Re: [RFC PATCH v3 0/3] Introduce BPF map tracing capability

From: Yonghong Song
Date: Thu Nov 04 2021 - 00:24:11 EST




On 11/3/21 10:49 AM, Alexei Starovoitov wrote:
On Wed, Nov 3, 2021 at 10:45 AM Joe Burton <jevburton.kernel@xxxxxxxxx> wrote:

Sort of - I hit issues when defining the function in the same
compilation unit as the call site. For example:

static noinline int bpf_array_map_trace_update(struct bpf_map *map,
void *key, void *value, u64 map_flags)

Not quite :)
You've had this issue because of 'static noinline'.
Just 'noinline' would not have such issues even in the same file.

This seems not true.

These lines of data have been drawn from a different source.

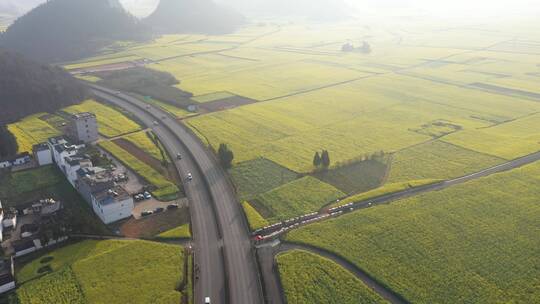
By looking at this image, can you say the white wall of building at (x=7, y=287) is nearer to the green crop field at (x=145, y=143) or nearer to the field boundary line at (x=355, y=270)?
the field boundary line at (x=355, y=270)

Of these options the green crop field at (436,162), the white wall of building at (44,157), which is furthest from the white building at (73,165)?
the green crop field at (436,162)

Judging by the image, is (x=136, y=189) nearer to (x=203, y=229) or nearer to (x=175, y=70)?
(x=203, y=229)

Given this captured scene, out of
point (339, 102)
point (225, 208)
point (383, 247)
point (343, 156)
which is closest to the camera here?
point (383, 247)

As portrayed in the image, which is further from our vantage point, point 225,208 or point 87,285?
point 225,208

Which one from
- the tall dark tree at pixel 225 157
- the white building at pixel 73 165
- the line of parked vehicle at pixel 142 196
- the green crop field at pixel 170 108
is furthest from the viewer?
the green crop field at pixel 170 108

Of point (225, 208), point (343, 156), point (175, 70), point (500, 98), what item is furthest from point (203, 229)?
point (175, 70)

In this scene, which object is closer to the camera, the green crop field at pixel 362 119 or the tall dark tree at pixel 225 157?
the green crop field at pixel 362 119

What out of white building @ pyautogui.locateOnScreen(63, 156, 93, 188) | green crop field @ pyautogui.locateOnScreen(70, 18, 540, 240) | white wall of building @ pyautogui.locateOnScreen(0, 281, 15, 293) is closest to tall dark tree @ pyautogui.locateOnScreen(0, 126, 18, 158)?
white building @ pyautogui.locateOnScreen(63, 156, 93, 188)
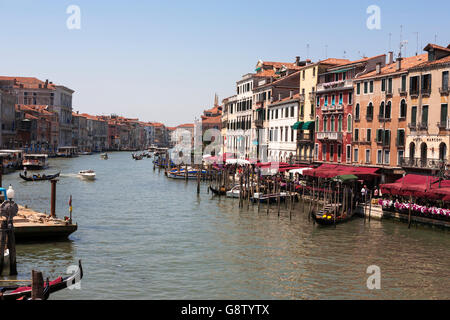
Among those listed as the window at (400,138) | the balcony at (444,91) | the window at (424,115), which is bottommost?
the window at (400,138)

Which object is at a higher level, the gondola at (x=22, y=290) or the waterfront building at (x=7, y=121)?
the waterfront building at (x=7, y=121)

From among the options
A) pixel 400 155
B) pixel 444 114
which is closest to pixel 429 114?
pixel 444 114

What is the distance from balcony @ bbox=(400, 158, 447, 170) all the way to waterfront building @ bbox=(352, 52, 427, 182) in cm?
89

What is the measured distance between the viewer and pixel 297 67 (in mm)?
61531

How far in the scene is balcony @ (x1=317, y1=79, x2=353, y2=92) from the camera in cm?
4153

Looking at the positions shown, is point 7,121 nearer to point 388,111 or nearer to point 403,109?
point 388,111

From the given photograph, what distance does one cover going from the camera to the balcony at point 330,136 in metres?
42.3

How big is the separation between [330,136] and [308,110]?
5.43 m

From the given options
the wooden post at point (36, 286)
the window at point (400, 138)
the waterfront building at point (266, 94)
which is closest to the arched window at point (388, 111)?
the window at point (400, 138)

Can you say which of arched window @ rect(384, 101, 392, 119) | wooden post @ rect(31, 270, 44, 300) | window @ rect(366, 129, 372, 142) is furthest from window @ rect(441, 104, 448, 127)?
wooden post @ rect(31, 270, 44, 300)

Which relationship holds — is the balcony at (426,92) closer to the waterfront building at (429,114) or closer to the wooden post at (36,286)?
the waterfront building at (429,114)
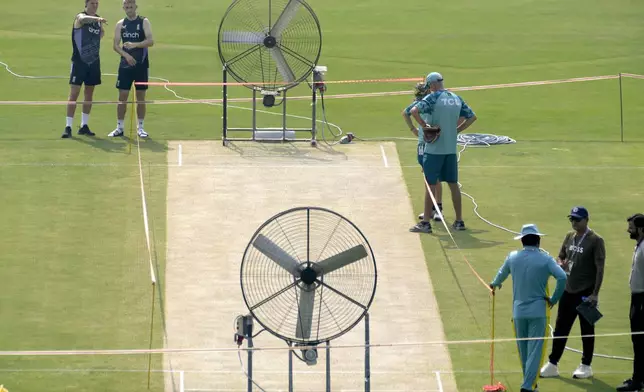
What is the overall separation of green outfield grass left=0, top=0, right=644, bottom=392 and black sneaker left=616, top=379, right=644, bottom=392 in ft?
Result: 0.39

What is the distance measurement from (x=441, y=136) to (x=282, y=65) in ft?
13.4

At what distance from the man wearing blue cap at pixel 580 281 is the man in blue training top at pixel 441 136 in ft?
13.1

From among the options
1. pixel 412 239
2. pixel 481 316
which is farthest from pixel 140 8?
pixel 481 316

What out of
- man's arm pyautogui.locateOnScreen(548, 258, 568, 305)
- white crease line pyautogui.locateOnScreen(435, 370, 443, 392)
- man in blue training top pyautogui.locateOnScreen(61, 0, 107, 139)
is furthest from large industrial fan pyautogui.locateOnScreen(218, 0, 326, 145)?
man's arm pyautogui.locateOnScreen(548, 258, 568, 305)

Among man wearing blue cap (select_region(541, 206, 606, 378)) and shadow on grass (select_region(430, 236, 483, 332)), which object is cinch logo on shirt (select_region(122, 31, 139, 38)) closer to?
shadow on grass (select_region(430, 236, 483, 332))

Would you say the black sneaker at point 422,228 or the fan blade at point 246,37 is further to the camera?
the fan blade at point 246,37

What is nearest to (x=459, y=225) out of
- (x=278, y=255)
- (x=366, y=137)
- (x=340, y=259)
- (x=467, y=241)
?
(x=467, y=241)

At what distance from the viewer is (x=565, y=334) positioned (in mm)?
13016

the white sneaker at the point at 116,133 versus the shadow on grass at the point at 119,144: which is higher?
the white sneaker at the point at 116,133

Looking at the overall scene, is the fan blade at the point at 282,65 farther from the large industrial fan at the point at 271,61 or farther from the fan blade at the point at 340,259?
the fan blade at the point at 340,259

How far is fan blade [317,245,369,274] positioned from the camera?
1134 centimetres

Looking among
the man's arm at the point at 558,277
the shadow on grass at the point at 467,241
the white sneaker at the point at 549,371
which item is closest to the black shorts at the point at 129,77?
the shadow on grass at the point at 467,241

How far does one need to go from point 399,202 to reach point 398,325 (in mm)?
4151

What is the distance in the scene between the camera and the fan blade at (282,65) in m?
20.1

With latest trunk clang,

[$ ~/tmp2] cat t.c
int __attribute__((noinline)) foo() { return 1; }
int bar() { return foo() + foo(); }
[$ ~/tmp2] clang -O2 -c t.c
[$ ~/tmp2] llvm-objdump -d t.o

t.o: file format elf64-x86-64

Disassembly of section .text:

0000000000000000 <foo>:
0: b8 01 00 00 00 movl $1, %eax
5: c3 retq
6: 66 2e 0f 1f 84 00 00 00 00 00 nopw %cs:(%rax,%rax)

0000000000000010 <bar>:
10: b8 02 00 00 00 movl $2, %eax
15: c3 retq
[$ ~/tmp2]

The compiler did the optimization and the original noinline function still in the binary.

With a single foo() in bar() has the same effect.

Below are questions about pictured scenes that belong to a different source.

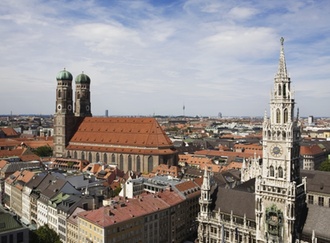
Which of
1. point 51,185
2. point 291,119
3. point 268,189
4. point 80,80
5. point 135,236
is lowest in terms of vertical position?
point 135,236

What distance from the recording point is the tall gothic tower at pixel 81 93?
196125mm

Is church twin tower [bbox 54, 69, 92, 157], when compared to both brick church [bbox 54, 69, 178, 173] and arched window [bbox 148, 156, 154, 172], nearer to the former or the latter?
brick church [bbox 54, 69, 178, 173]

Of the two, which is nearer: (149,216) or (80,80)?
(149,216)

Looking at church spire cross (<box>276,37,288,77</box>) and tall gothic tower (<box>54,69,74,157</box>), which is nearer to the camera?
church spire cross (<box>276,37,288,77</box>)

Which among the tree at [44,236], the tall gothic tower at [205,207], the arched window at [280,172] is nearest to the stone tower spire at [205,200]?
the tall gothic tower at [205,207]

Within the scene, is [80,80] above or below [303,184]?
above

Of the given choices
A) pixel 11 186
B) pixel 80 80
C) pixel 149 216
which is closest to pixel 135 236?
pixel 149 216

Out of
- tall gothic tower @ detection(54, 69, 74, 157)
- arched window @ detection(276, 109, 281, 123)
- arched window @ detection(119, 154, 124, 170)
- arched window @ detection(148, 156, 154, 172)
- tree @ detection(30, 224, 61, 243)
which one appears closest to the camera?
arched window @ detection(276, 109, 281, 123)

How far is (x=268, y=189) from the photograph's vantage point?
2665 inches

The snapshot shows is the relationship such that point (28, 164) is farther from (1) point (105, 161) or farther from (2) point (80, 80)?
(2) point (80, 80)

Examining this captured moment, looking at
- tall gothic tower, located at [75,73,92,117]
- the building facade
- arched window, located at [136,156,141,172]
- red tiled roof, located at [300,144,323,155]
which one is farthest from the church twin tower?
the building facade

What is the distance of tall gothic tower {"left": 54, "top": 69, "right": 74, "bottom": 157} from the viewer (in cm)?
18288

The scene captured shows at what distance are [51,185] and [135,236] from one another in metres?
36.8

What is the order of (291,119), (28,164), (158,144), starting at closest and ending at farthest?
(291,119) < (28,164) < (158,144)
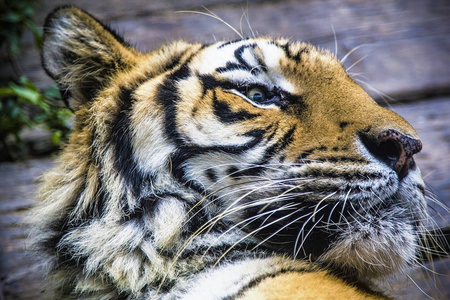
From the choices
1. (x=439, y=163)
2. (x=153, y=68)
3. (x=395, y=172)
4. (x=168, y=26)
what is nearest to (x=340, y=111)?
(x=395, y=172)

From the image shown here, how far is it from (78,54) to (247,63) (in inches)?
17.9

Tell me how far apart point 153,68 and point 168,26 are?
2.77 feet

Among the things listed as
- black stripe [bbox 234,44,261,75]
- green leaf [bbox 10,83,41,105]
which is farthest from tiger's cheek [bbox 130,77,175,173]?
green leaf [bbox 10,83,41,105]

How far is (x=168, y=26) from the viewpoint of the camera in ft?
6.76

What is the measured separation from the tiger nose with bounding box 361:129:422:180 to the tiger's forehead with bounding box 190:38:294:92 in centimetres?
27

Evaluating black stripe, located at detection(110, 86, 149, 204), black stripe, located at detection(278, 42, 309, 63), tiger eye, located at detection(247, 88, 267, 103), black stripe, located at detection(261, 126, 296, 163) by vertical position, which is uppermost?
black stripe, located at detection(278, 42, 309, 63)

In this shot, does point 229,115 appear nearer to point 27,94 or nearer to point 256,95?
point 256,95

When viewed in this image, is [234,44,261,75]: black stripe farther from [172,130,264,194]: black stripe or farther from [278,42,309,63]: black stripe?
[172,130,264,194]: black stripe

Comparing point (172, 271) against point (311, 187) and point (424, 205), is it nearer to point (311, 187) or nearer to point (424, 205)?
point (311, 187)

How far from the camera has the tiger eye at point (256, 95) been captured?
3.90 feet

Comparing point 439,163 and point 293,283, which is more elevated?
point 439,163

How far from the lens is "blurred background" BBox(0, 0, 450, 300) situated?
68.6 inches

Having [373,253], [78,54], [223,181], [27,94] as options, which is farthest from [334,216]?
[27,94]

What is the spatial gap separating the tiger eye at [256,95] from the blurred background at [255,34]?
1.94ft
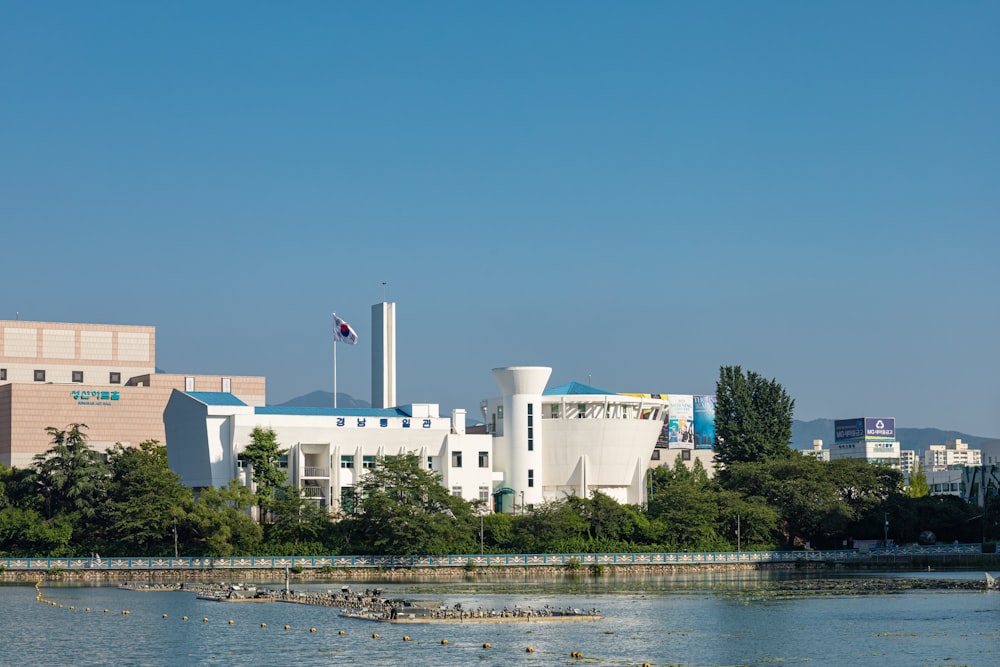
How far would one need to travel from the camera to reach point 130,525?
98.2 metres

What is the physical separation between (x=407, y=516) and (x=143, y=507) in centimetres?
1809

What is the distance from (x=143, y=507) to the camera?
98750 millimetres

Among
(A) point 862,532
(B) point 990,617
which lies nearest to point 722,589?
(B) point 990,617

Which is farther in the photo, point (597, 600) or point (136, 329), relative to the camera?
point (136, 329)

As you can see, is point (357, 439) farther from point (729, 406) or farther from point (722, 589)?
point (729, 406)

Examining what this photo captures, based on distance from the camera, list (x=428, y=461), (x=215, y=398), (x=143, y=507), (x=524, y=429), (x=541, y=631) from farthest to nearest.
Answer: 1. (x=524, y=429)
2. (x=428, y=461)
3. (x=215, y=398)
4. (x=143, y=507)
5. (x=541, y=631)

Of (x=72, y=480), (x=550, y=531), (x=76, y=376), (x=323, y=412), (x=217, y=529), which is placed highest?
(x=76, y=376)

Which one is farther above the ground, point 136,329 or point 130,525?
point 136,329

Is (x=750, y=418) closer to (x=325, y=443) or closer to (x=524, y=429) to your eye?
(x=524, y=429)

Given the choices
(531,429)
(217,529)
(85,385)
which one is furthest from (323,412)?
(85,385)

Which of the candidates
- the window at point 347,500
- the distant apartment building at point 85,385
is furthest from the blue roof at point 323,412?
the distant apartment building at point 85,385

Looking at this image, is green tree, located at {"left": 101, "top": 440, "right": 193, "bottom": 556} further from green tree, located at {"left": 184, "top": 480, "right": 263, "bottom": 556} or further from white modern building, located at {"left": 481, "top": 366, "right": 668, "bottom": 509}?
white modern building, located at {"left": 481, "top": 366, "right": 668, "bottom": 509}

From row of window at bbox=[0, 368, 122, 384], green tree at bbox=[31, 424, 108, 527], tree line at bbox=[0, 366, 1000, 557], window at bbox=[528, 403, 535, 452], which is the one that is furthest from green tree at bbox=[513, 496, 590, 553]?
row of window at bbox=[0, 368, 122, 384]

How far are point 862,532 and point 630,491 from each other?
2022 centimetres
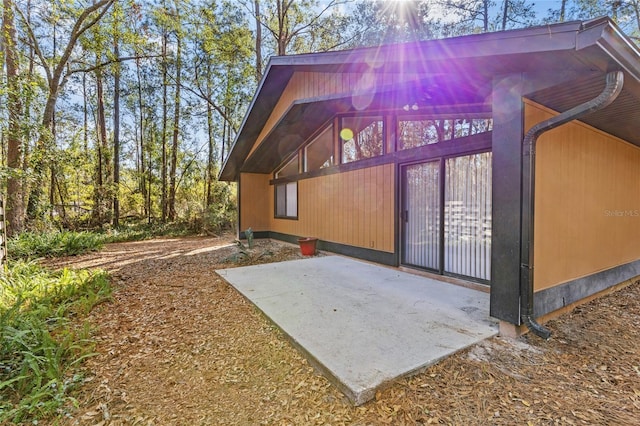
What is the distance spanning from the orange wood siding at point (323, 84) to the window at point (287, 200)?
79.7 inches

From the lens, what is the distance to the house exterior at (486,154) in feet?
7.61

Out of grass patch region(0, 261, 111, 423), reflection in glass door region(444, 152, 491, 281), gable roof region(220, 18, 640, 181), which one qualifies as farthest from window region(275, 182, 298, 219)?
grass patch region(0, 261, 111, 423)

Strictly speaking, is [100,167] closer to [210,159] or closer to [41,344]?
[210,159]

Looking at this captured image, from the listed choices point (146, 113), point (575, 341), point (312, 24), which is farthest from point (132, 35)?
point (575, 341)

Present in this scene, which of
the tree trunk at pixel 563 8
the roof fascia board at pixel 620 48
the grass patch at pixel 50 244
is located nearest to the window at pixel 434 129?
the roof fascia board at pixel 620 48

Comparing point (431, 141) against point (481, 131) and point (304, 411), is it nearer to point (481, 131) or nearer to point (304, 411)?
point (481, 131)

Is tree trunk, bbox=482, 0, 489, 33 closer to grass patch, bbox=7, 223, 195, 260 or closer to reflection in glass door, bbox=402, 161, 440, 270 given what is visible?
reflection in glass door, bbox=402, 161, 440, 270

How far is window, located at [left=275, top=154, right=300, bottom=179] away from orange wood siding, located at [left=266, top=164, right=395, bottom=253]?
59 cm

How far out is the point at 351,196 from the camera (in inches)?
231

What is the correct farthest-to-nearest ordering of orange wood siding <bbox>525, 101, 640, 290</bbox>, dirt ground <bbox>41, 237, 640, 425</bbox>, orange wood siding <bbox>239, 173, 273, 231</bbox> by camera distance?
orange wood siding <bbox>239, 173, 273, 231</bbox>, orange wood siding <bbox>525, 101, 640, 290</bbox>, dirt ground <bbox>41, 237, 640, 425</bbox>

asm("") indeed helped preserve the call.

[$ ~/tmp2] cat t.c
int __attribute__((noinline)) foo() { asm(""); return 1; }
int bar() { return foo() + foo(); }
[$ ~/tmp2] clang -O2 -c t.c
[$ ~/tmp2] llvm-objdump -d t.o

t.o: file format elf64-x86-64

Disassembly of section .text:

0000000000000000 <foo>:
0: b8 01 00 00 00 movl $1, %eax
5: c3 retq
6: 66 2e 0f 1f 84 00 00 00 00 00 nopw %cs:(%rax,%rax)

0000000000000010 <bar>:
10: 50 pushq %rax
11: e8 00 00 00 00 callq 0x16 <bar+0x6>
16: e8 00 00 00 00 callq 0x1b <bar+0xb>
1b: b8 02 00 00 00 movl $2, %eax
20: 59 popq %rcx
21: c3 retq
[$ ~/tmp2]

Note with asm(""), foo() is called twice, but the compiler optimization
knows foo()'s return value is 1 so it did calculation at compiler time,
assign the 2 to %eax and returns.

Having a single foo() in bar() has the same effect.

[$ ~/tmp2] cat t.c
int __attribute__((noinline)) foo() { return 1; }
int bar() { return foo(); }
[$ ~/tmp2] clang -O2 -c t.c
[$ ~/tmp2] llvm-objdump -d t.o

t.o: file format elf64-x86-64

Disassembly of section .text:

0000000000000000 <foo>:
0: b8 01 00 00 00 movl $1, %eax
5: c3 retq
6: 66 2e 0f 1f 84 00 00 00 00 00 nopw %cs:(%rax,%rax)

0000000000000010 <bar>:
10: b8 01 00 00 00 movl $1, %eax
15: c3 retq
[$ ~/tmp2]

I checked with a few llvm compiler engineers in Facebook.
They mentioned there is nothing preventing compiler from doing
optimization like poking inside the noinline function and doing
some optimization based on that knowledge.


Reminder: please don't top post and trim your replies.